Top of Exercise material

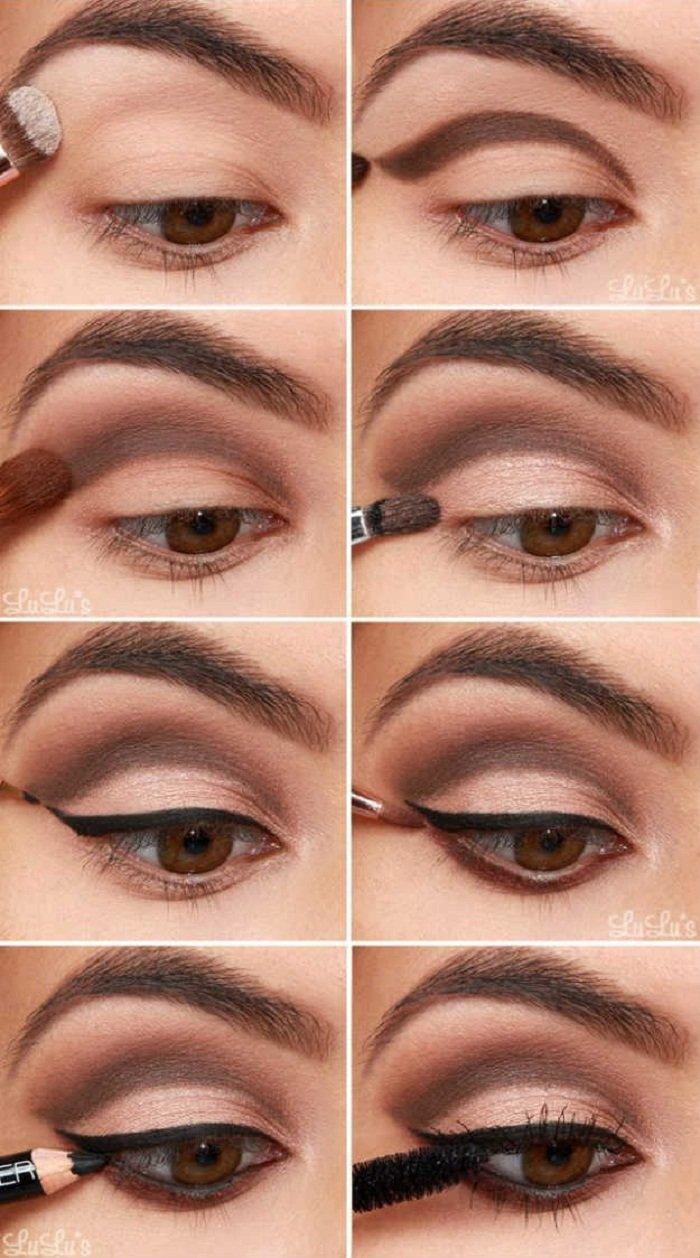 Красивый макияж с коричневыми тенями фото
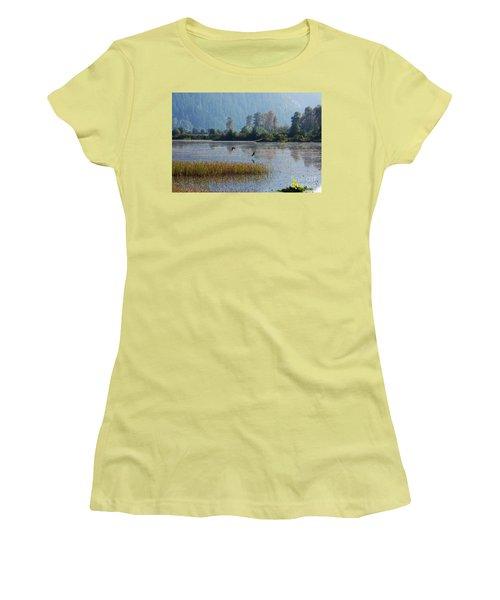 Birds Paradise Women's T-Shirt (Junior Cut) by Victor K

Bottom of Exercise material
Top of Exercise material

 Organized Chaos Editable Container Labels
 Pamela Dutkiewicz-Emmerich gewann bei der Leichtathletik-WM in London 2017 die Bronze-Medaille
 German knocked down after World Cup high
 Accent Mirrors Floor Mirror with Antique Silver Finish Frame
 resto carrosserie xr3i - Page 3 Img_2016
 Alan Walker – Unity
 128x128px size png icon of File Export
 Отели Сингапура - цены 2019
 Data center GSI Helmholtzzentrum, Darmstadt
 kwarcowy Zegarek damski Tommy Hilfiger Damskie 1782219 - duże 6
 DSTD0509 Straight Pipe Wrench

Bottom of Exercise material
Top of Exercise material

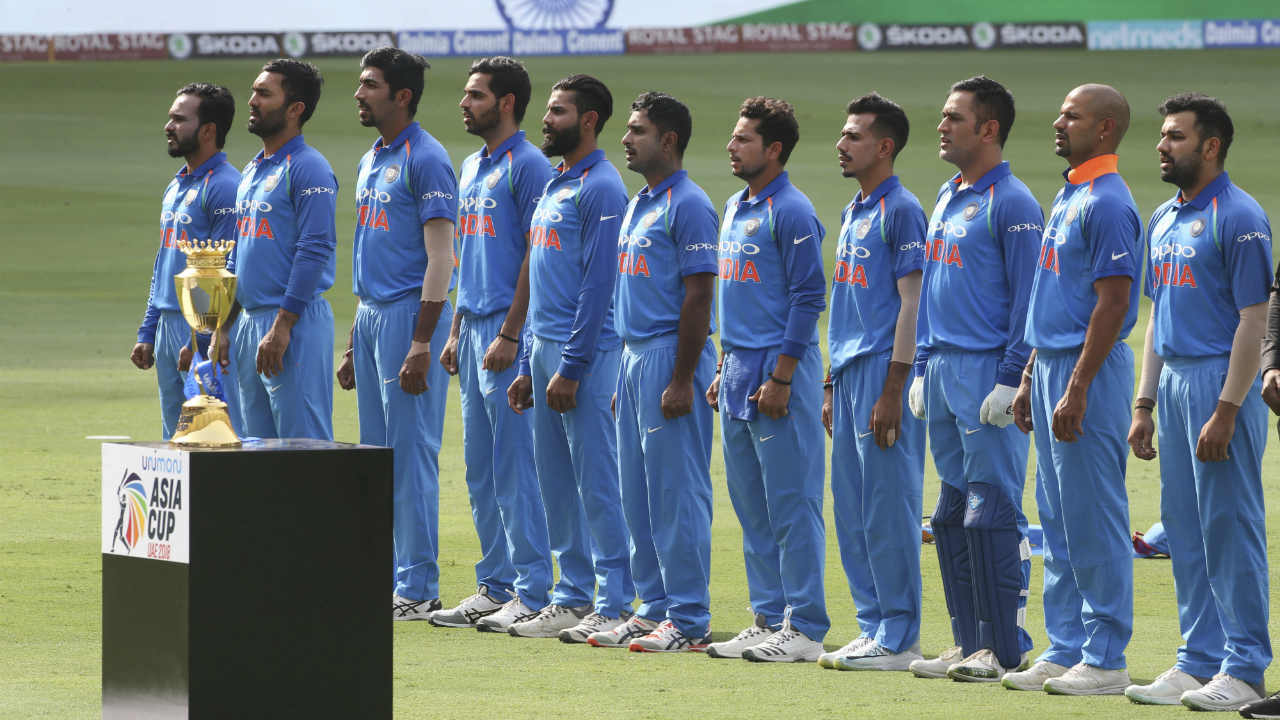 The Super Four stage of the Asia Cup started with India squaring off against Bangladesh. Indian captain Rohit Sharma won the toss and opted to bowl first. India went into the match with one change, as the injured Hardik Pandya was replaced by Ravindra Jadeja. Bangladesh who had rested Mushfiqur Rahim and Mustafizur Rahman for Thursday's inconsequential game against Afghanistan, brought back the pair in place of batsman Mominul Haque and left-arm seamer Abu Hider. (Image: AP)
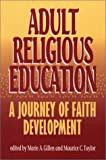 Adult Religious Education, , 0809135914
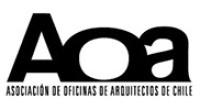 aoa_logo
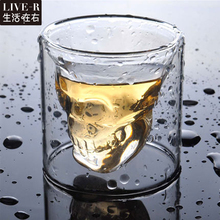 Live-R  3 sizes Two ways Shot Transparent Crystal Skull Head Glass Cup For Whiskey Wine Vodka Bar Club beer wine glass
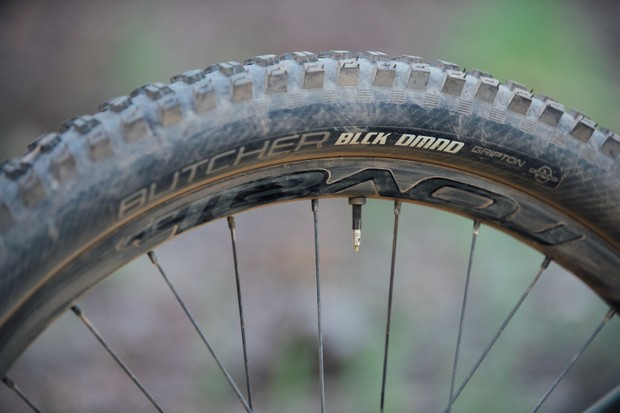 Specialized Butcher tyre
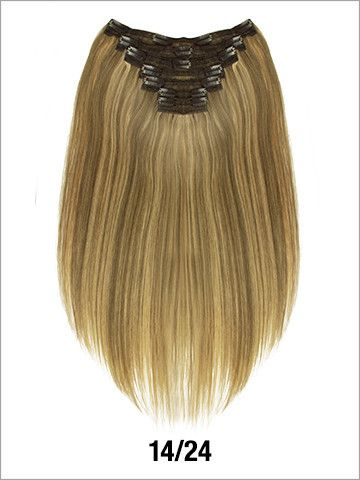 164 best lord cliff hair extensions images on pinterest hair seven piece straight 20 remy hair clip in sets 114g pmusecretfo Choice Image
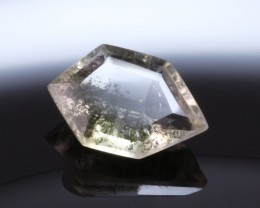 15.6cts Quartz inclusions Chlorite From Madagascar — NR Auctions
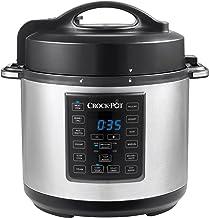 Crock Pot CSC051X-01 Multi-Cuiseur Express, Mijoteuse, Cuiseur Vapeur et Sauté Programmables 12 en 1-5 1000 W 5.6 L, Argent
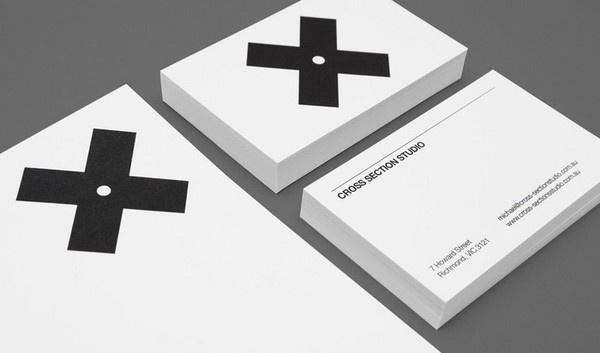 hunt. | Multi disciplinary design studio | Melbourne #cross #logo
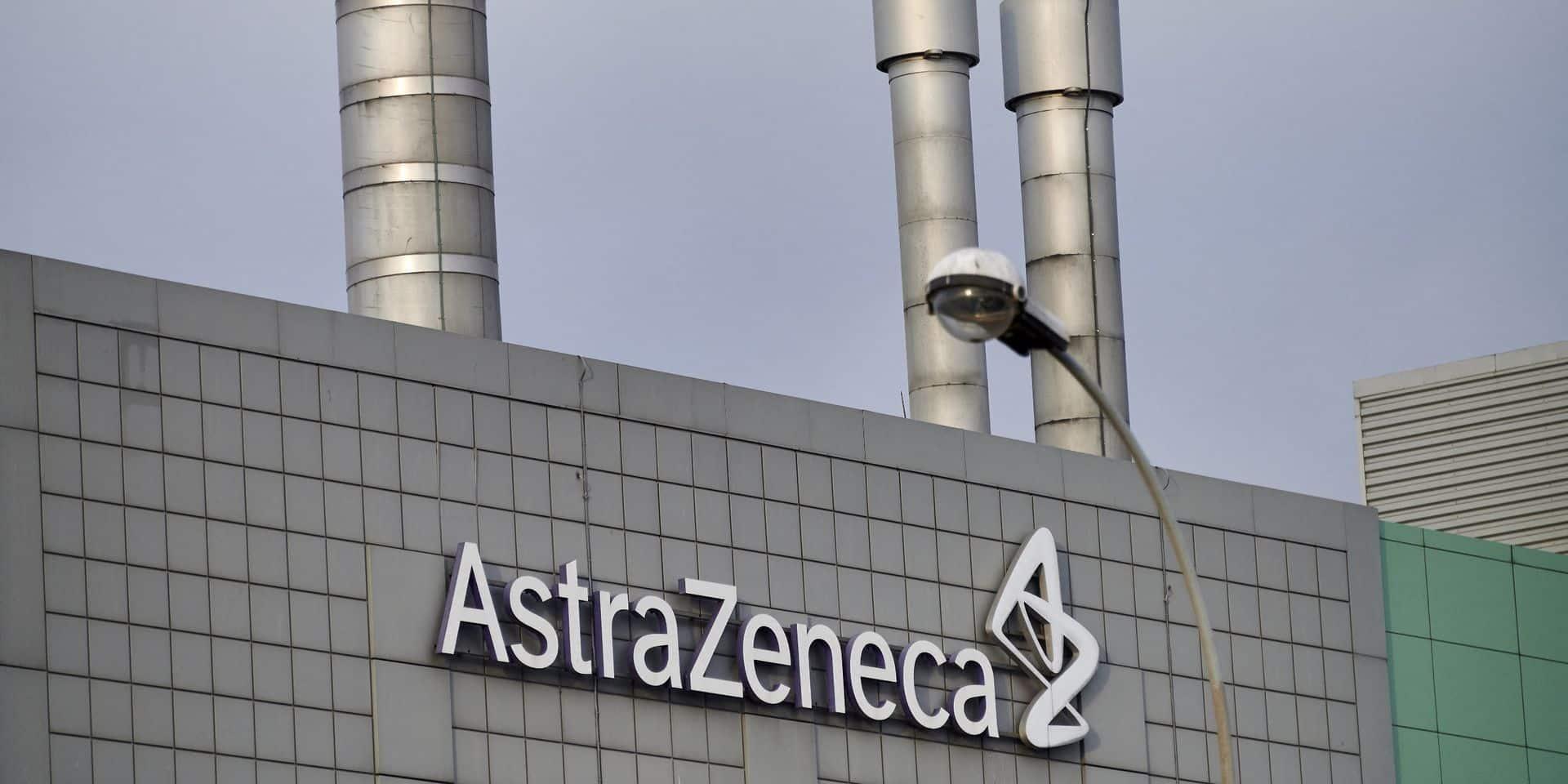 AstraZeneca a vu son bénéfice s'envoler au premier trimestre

Bottom of Exercise material

■ **Problem to solve**: From the line holding "Красивый макияж с коричневыми тенями фото" to the line holding "Birds Paradise Women's", both included, retype the entries above exactly and drop the pictures.

■ **Task response**:
 Красивый макияж с коричневыми тенями фото
 Birds Paradise Women's T-Shirt (Junior Cut) by Victor K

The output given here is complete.